- Born: 9 January 1954 (age 71)

= Milan Hudecek =

Czech-born Australian inventor and entrepreneur

Milan Hudecek (pron. who-de-check, born 9 January 1954) is a Czech-born Australian inventor and entrepreneur. He pioneered the fields of assistive technology for the blind (in particular computing for the blind) and radio communications (in particular software-defined radios). He is a Member of the Order of Australia, winner of the Winston Gordon Award for Technological Advancement in the Field of Blindness and Visual Impairment, and the Rolls-Royce & Qantas Award of Engineering Excellence.

==Professional career==
Founder (1983) and managing director of the Melbourne based Australian Export Award-winning Robotron Group, Hudecek is credited with the invention of the world's first computer for the blind, the Eureka A4, and a number of other assistive products such as reading machines for the blind.

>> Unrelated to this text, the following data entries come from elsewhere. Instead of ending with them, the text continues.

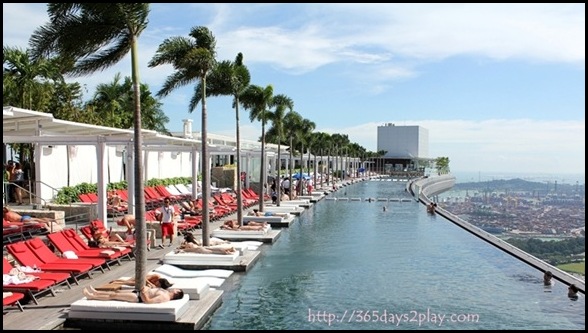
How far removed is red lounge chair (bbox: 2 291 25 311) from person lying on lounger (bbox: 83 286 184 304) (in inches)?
37.4

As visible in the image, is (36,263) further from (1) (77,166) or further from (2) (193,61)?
(1) (77,166)

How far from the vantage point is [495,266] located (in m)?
14.6

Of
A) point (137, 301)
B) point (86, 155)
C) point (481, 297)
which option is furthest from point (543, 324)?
point (86, 155)

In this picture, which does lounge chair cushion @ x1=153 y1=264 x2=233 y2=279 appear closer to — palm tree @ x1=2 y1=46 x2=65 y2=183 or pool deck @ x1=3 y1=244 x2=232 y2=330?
pool deck @ x1=3 y1=244 x2=232 y2=330

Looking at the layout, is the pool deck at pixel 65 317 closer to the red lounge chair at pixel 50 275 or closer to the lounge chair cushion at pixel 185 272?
the red lounge chair at pixel 50 275

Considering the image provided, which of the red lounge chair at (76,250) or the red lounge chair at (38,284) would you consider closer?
the red lounge chair at (38,284)

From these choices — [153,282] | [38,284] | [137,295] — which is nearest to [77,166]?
[38,284]

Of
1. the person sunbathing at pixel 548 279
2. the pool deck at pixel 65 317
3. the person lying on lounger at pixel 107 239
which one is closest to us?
the pool deck at pixel 65 317

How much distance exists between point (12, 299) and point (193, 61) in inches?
287

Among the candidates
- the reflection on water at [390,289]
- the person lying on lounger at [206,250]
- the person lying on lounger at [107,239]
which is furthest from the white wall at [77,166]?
the reflection on water at [390,289]

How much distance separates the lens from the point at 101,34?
9039 millimetres

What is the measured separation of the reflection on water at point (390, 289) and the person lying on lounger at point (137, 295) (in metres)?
0.81

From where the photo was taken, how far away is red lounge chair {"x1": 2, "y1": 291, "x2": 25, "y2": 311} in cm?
823

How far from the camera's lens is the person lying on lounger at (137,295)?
8539 mm
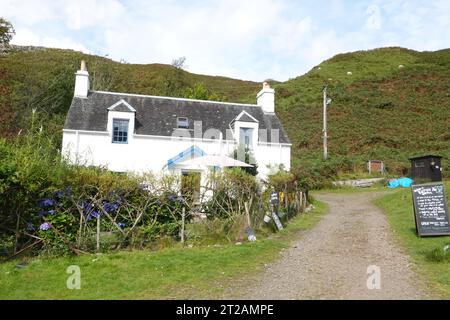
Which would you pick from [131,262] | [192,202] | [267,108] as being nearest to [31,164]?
[131,262]

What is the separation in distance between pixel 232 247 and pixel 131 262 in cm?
270

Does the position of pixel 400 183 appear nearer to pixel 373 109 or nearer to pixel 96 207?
pixel 96 207

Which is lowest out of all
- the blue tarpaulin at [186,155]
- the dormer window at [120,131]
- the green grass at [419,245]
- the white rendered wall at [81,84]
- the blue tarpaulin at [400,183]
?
the green grass at [419,245]

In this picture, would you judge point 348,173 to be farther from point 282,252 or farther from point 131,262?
point 131,262

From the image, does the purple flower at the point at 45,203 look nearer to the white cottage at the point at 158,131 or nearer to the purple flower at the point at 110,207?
the purple flower at the point at 110,207

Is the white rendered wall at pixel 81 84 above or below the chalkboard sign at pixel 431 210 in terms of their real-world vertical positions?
above

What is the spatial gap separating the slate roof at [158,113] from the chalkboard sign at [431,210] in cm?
1167

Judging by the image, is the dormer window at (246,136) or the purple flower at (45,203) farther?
the dormer window at (246,136)

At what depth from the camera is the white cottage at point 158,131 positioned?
20.5 m

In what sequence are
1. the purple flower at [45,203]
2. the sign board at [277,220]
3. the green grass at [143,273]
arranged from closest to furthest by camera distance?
1. the green grass at [143,273]
2. the purple flower at [45,203]
3. the sign board at [277,220]

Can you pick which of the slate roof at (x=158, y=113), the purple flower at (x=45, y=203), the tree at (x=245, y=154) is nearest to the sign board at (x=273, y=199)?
the purple flower at (x=45, y=203)

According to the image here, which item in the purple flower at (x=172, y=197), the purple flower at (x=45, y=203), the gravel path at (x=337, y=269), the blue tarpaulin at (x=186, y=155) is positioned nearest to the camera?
the gravel path at (x=337, y=269)

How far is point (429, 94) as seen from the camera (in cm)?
5091

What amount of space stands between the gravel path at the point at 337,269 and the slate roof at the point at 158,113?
11.0 meters
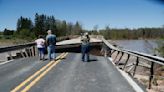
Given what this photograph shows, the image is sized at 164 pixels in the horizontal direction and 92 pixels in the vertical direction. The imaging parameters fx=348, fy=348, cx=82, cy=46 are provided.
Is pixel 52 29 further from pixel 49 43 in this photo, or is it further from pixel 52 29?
pixel 49 43

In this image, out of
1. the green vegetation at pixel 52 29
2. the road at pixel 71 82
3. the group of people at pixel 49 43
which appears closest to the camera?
the road at pixel 71 82

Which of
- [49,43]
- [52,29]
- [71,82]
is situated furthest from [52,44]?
[52,29]

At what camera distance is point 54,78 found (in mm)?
12000

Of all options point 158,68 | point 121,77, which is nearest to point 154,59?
point 121,77

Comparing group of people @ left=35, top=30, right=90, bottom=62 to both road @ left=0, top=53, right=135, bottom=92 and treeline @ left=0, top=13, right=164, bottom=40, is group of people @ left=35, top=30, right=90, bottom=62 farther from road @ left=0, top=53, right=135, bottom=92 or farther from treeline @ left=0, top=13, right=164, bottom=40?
treeline @ left=0, top=13, right=164, bottom=40

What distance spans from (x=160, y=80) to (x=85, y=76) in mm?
4035

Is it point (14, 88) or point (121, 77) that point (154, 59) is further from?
point (14, 88)

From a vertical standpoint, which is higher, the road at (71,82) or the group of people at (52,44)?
the group of people at (52,44)

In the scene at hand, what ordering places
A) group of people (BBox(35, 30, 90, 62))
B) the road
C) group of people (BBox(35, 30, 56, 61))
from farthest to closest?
group of people (BBox(35, 30, 56, 61)), group of people (BBox(35, 30, 90, 62)), the road

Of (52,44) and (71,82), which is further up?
(52,44)

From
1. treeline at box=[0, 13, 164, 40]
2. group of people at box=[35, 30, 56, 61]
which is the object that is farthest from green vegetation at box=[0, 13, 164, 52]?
group of people at box=[35, 30, 56, 61]

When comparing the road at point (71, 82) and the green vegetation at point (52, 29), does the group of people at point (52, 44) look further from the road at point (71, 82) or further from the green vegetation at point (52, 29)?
the green vegetation at point (52, 29)

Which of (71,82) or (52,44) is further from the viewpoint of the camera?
(52,44)

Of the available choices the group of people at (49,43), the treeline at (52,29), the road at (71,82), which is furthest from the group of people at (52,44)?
the treeline at (52,29)
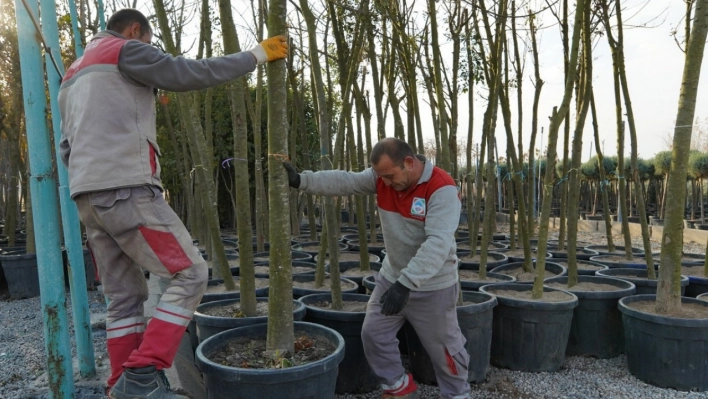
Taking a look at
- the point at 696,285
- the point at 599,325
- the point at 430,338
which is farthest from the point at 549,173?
the point at 696,285

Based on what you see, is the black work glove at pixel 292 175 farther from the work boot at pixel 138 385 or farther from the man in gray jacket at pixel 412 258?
the work boot at pixel 138 385

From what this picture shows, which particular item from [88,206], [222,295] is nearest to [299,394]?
[88,206]

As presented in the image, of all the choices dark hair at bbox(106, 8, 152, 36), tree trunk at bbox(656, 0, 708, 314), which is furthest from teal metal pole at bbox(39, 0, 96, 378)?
tree trunk at bbox(656, 0, 708, 314)

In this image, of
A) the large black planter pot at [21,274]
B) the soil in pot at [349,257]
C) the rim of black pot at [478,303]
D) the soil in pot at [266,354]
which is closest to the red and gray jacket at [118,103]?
the soil in pot at [266,354]

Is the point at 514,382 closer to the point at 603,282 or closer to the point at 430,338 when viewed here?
the point at 430,338

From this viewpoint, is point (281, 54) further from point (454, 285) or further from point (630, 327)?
point (630, 327)

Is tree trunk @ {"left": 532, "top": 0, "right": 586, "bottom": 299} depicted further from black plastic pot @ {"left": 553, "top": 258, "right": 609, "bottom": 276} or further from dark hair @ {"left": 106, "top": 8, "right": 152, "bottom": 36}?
dark hair @ {"left": 106, "top": 8, "right": 152, "bottom": 36}

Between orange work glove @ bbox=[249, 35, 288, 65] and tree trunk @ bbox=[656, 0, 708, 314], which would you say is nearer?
orange work glove @ bbox=[249, 35, 288, 65]

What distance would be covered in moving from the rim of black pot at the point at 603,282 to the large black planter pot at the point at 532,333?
23 cm

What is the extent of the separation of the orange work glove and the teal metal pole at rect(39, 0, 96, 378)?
0.93 metres

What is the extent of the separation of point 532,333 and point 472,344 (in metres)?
0.49

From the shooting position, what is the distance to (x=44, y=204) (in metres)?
2.23

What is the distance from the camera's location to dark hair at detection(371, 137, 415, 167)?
9.08 ft

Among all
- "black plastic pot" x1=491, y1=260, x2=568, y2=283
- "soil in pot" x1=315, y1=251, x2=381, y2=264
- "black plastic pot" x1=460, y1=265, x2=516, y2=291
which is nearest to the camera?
"black plastic pot" x1=460, y1=265, x2=516, y2=291
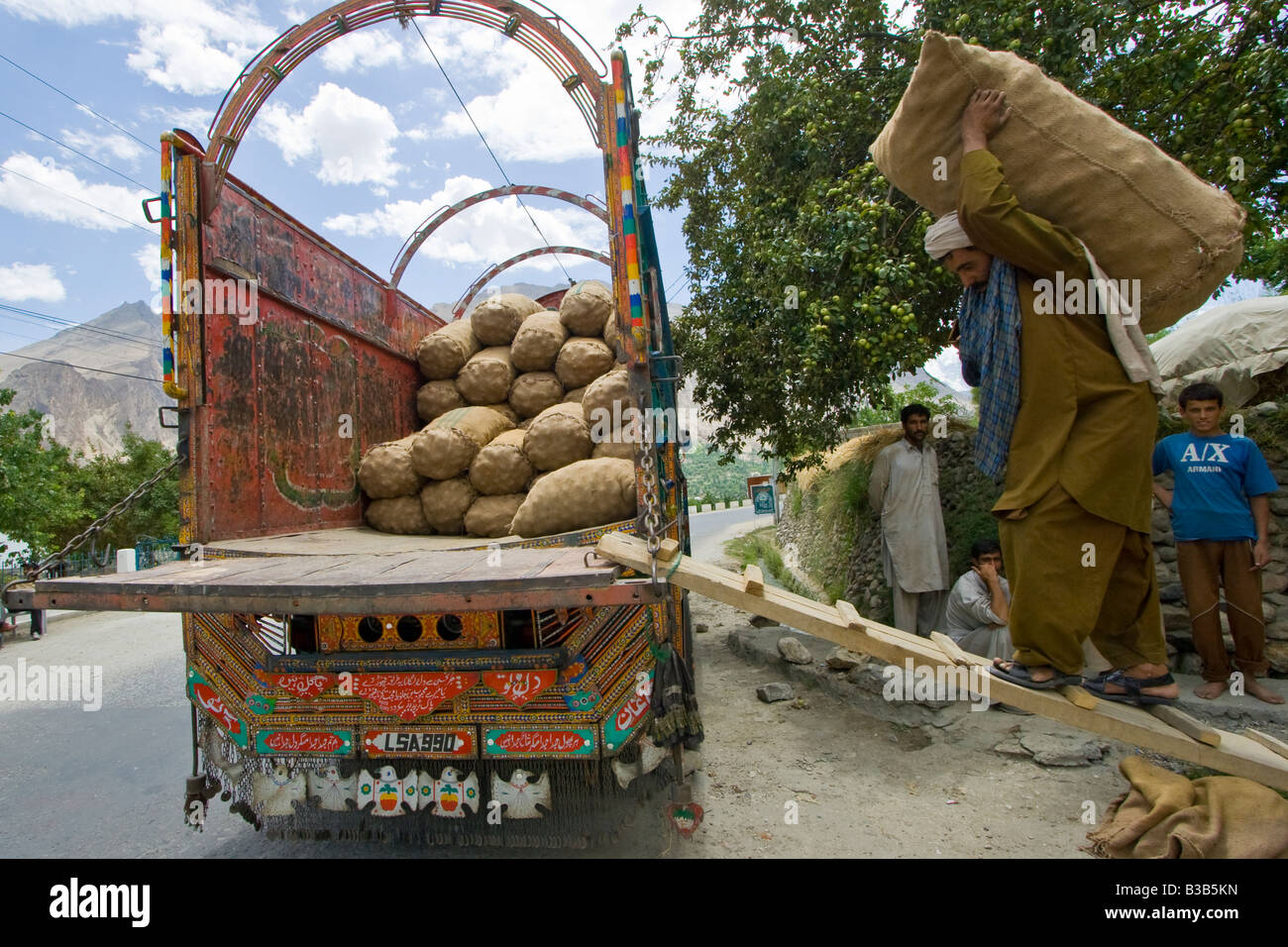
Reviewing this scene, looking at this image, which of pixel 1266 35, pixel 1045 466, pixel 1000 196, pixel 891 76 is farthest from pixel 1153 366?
pixel 891 76

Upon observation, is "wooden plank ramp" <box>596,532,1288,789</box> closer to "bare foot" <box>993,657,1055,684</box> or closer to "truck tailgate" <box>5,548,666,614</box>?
"bare foot" <box>993,657,1055,684</box>

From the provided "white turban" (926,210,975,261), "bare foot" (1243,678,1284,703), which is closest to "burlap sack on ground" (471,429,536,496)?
"white turban" (926,210,975,261)

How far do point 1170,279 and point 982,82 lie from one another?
82 centimetres

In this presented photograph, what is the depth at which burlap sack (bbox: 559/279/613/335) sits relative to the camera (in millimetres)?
4523

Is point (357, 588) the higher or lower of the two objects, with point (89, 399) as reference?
lower

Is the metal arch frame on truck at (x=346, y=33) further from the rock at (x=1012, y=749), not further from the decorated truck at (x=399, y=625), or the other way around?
the rock at (x=1012, y=749)

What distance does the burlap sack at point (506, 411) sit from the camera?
14.3ft

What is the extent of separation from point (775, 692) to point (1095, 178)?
355 centimetres

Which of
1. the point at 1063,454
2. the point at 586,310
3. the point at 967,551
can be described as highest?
the point at 586,310

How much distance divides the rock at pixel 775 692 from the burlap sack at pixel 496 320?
299 cm

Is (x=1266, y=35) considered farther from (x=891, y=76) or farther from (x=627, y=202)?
(x=627, y=202)

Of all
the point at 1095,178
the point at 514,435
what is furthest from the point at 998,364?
the point at 514,435

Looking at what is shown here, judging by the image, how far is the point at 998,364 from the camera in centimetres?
215

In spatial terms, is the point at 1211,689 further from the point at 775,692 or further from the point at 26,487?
the point at 26,487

Hudecek is also the founder (1991) of the Australian company radixon Group (formerly Rosetta Laboratories), specializing in various radio communications equipment, in particular software-defined radio. The company's first product was "WiNRADiO" – a wide-band communications receiver on a PC card, the first such product of its kind. An article describing early WiNRADiO products appeared in 1998 in Wired magazine. Radixon Group now sells its computer-controlled radio communications receivers and associated hardware and software under the brand name WiNRADiO.

In the 1997 Australia Day Honours Hudecek was made a Member of the Order of Australia for his "service to people with disabilities through the invention of a laptop computer and other technology for use by people who are blind or partially sighted".